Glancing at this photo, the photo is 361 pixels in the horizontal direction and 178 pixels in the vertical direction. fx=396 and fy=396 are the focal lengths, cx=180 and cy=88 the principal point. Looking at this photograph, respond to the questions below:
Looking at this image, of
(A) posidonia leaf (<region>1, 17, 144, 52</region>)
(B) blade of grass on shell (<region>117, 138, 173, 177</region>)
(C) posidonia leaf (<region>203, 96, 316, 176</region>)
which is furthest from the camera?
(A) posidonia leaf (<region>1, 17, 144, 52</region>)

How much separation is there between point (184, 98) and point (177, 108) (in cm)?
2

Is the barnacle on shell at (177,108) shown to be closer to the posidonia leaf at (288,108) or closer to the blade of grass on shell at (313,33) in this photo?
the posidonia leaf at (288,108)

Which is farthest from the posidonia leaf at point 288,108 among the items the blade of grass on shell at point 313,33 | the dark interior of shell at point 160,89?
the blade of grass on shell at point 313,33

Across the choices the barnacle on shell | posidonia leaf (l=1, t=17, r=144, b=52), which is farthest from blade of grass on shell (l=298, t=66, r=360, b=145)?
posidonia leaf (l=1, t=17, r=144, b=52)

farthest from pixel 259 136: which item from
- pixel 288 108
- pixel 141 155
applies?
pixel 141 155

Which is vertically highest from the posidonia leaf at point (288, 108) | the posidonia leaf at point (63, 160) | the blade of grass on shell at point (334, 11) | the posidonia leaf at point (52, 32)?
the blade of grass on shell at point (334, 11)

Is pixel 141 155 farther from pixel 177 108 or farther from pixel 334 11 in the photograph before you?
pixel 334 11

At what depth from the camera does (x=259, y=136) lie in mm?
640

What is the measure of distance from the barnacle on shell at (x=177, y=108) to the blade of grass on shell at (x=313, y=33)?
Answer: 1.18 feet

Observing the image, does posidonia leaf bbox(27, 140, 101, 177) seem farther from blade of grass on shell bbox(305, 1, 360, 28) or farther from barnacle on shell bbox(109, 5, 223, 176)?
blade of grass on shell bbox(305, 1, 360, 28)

◆ ◆ ◆ ◆

▶ Stated problem
Please lift every line of the material above and reproduce each one verbatim.

▶ Solved problem
Glancing at this photo, the photo is 361 pixels in the horizontal direction and 178 pixels in the vertical direction. fx=396 and fy=396 are the focal lengths, cx=180 and cy=88 the principal point. Looking at this photograph, respond to the questions below:
Looking at this image, of
(A) posidonia leaf (<region>1, 17, 144, 52</region>)
(B) blade of grass on shell (<region>117, 138, 173, 177</region>)
(C) posidonia leaf (<region>203, 96, 316, 176</region>)
which is furthest from the camera?
(A) posidonia leaf (<region>1, 17, 144, 52</region>)

How much separation is there between point (184, 98) and point (177, 108) (in cm)?
2

Is the barnacle on shell at (177,108) shown to be closer to the posidonia leaf at (288,108) or closer to the blade of grass on shell at (313,33) in this photo?
the posidonia leaf at (288,108)

Which is farthest from the posidonia leaf at point 288,108 among the items the blade of grass on shell at point 313,33 | the dark interior of shell at point 160,89?
the blade of grass on shell at point 313,33

Across the choices the barnacle on shell | posidonia leaf (l=1, t=17, r=144, b=52), which is farthest from blade of grass on shell (l=298, t=66, r=360, b=145)?
posidonia leaf (l=1, t=17, r=144, b=52)

farthest from pixel 259 136: which item from
- pixel 288 108
- pixel 141 155
applies?
pixel 141 155

Which is vertically highest from the posidonia leaf at point (288, 108) | the posidonia leaf at point (63, 160) | the blade of grass on shell at point (334, 11) | the posidonia leaf at point (52, 32)?
the blade of grass on shell at point (334, 11)

Is pixel 141 155 farther from pixel 177 108 or farther from pixel 334 11 in the photograph before you?
pixel 334 11

At what depth from the camera does (x=259, y=136) lie in mm?
640

What is the measure of distance from the barnacle on shell at (x=177, y=108) to the blade of grass on shell at (x=313, y=33)?
Answer: 1.18 feet

Observing the image, does posidonia leaf bbox(27, 140, 101, 177) seem farther from blade of grass on shell bbox(305, 1, 360, 28) or farther from barnacle on shell bbox(109, 5, 223, 176)?
blade of grass on shell bbox(305, 1, 360, 28)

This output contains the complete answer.